Homeowners want to know how to keep pine needles out of their gutters. No more clogs. No more problems. Michigan is well known for its evergreen trees. Here, the most commonly found are the pine (Pinus spp.), fir (Abies spp.) and spruce (Picea spp.) trees. Unlike deciduous trees that drop all of their leaves during the fall season and stay dormant throughout winter, these conifers will keep their needles all year round. Of course, this doesn’t mean that they don’t shed these needles, because they do, particularly in the fall. They don’t drop all at once and is an ongoing event.
And while this might seem like something favorable from a gutter cleaning point of view, anyone living close to evergreen trees can attest to the opposite.
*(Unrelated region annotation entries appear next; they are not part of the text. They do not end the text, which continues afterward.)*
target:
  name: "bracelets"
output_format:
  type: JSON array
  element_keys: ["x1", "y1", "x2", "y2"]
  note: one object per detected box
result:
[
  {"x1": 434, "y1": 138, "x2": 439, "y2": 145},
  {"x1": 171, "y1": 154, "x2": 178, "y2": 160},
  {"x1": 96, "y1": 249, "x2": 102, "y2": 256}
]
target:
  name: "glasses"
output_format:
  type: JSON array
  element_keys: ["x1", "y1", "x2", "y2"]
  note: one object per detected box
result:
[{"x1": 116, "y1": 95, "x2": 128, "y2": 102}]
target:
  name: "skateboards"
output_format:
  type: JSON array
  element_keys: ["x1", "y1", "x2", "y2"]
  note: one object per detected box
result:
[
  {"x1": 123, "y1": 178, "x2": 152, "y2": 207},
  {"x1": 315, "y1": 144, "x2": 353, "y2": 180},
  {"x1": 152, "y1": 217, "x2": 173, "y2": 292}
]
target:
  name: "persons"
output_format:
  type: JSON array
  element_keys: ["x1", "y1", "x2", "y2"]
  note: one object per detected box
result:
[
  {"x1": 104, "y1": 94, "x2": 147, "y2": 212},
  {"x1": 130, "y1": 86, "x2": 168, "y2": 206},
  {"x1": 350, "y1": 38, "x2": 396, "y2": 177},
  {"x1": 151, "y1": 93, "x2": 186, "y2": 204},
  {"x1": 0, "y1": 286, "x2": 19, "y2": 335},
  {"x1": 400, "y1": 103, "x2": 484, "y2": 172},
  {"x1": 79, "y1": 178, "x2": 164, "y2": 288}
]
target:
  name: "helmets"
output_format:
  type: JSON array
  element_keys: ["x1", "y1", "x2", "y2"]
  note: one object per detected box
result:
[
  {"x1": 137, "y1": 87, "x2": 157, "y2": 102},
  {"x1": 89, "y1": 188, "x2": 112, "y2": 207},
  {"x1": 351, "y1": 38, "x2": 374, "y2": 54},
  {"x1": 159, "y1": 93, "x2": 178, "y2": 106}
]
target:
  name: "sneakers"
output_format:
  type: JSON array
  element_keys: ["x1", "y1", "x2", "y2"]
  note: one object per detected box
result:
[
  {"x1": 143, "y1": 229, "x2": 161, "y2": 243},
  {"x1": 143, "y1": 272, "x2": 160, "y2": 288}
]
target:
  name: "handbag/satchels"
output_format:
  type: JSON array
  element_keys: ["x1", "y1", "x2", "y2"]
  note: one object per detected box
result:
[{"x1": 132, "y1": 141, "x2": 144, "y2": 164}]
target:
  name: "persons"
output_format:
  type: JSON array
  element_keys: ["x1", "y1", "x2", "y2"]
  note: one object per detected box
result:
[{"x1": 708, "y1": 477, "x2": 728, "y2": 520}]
Not only do these pine needles make gutter cleaning a year-round chore, but they can also wreak havoc on your gutters if not removed regularly. These flexible, long needles can fall one at a time, or in clumps, and will quickly fill the channels.
Pine Needles Time to Fall
When pine needles fall at an alarming rate, close to winter in most cases, they will coat the roof. And due to the lower the pitch of the roof, the harder it will be for them to be blown away by the wind, especially if wet. It means that the only way they are removed is via rainwater (or melting snow), which continuously fill the gutters as the pine needle carpet gradually slides down. This constant influx of coagulated debris will build up over the downspout opening, blocking drainage on a regular basis.
Fortunately, gutter guards were fabricated as a means of dealing with the issue of frequent clogging. The concern, however, is that not all of these gutter covers are adequate when it comes to pine needles.
Which Gutter Protection Systems Are the Best Against Pine Needles?
As we said, there are dozens of gutter guard models available on the market. But for most types, pine needles still pose a problem. The majority of these gutter screens are perforated metal or plastic, and the holes are too big to keep pine needles from entering the trough. Other models, such as solid cover curved systems, are only marginally better since the needle mass will follow the water around the curve and find their way into the gutter.
Micro mesh gutter guards are the best such screens to protect against pine needles. They can be pitched to the exact angle of the roofline, allowing that pine carpet to slide right off, uninterrupted and past the channel. And thanks to its stainless steel micro-mesh, which has tiny holes roughly 100 microns in diameter (half the size of a grain of sand), not a single pine needle will get through.
And thanks to those tiny holes and physics, the water flowing down is pulled through the micro mesh gutter guard instead of going past and onto the ground beside your house.